• DIRECTIONS FOR THIS TASK:
The listing below is to be given again in full and word for word, without its images.

^^^^^^^^

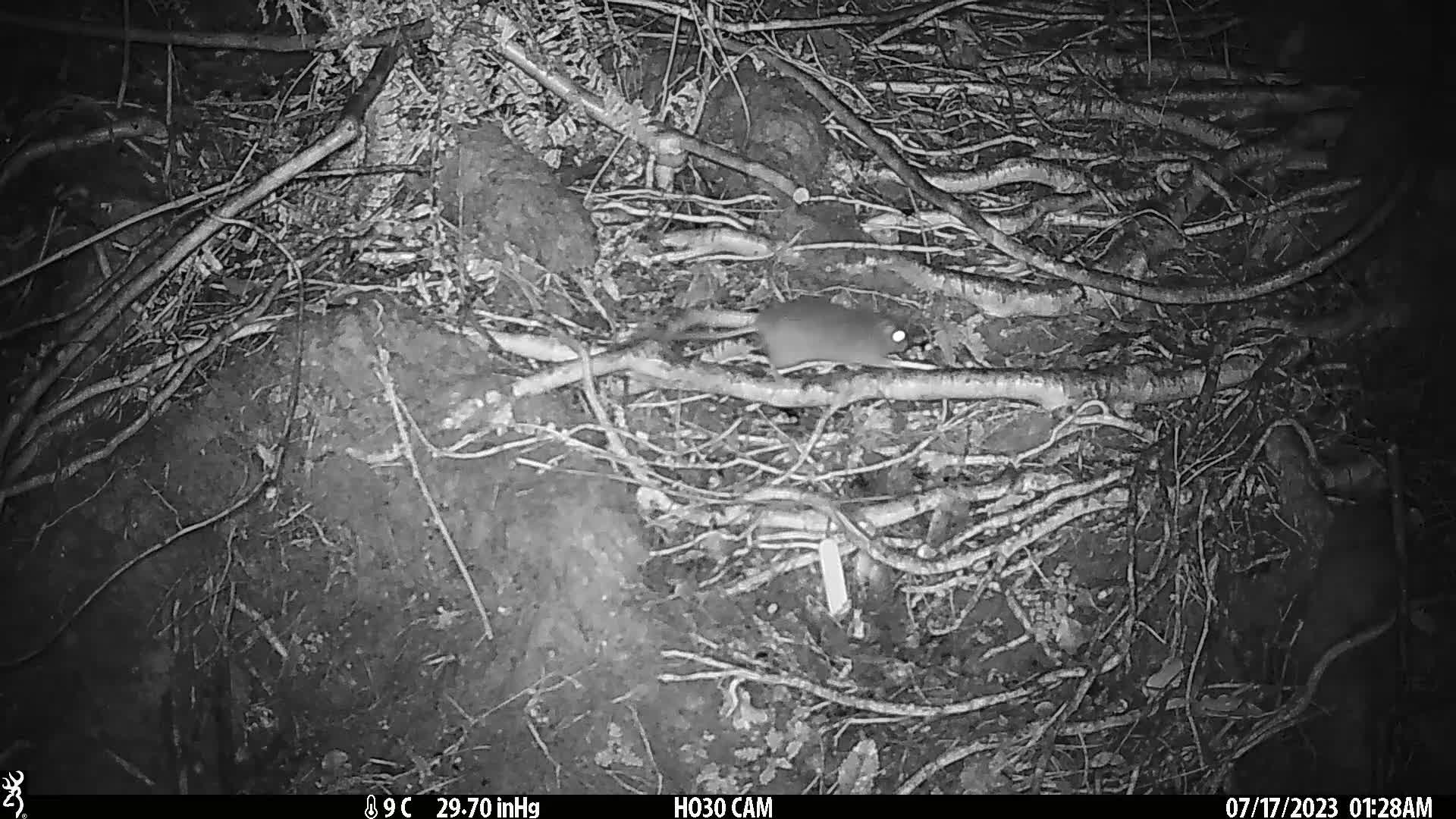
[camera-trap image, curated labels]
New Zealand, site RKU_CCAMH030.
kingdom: Animalia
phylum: Chordata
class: Mammalia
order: Rodentia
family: Muridae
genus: Rattus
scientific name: Rattus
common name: rat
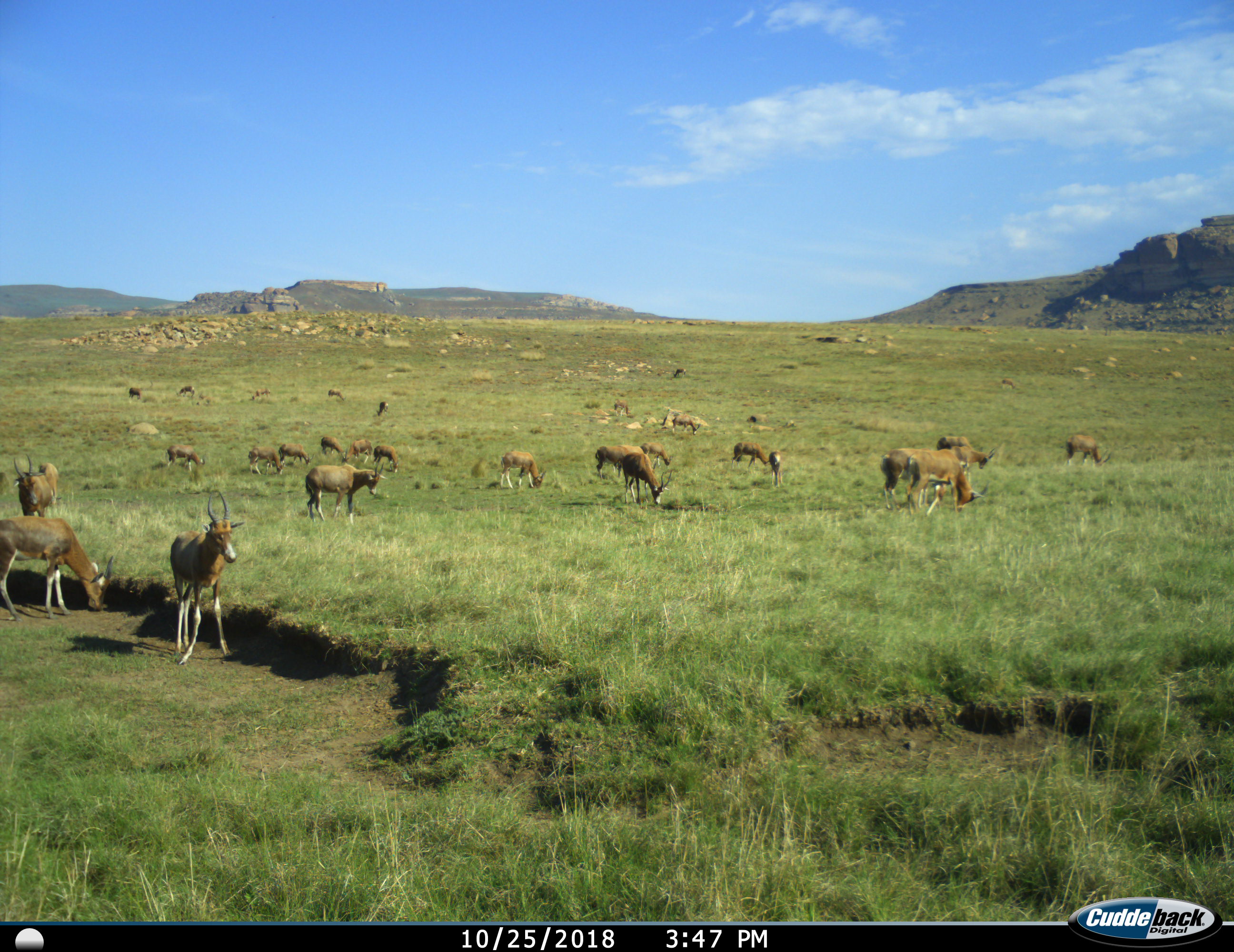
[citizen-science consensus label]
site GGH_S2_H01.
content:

^^^^^^^^

• YOUR RESPONSE:
[camera-trap image, curated labels]
New Zealand, site RKU_CCAMH030.
kingdom: Animalia
phylum: Chordata
class: Mammalia
order: Rodentia
family: Muridae
genus: Rattus
scientific name: Rattus
common name: rat
[citizen-science consensus label]
site GGH_S2_H01.
content:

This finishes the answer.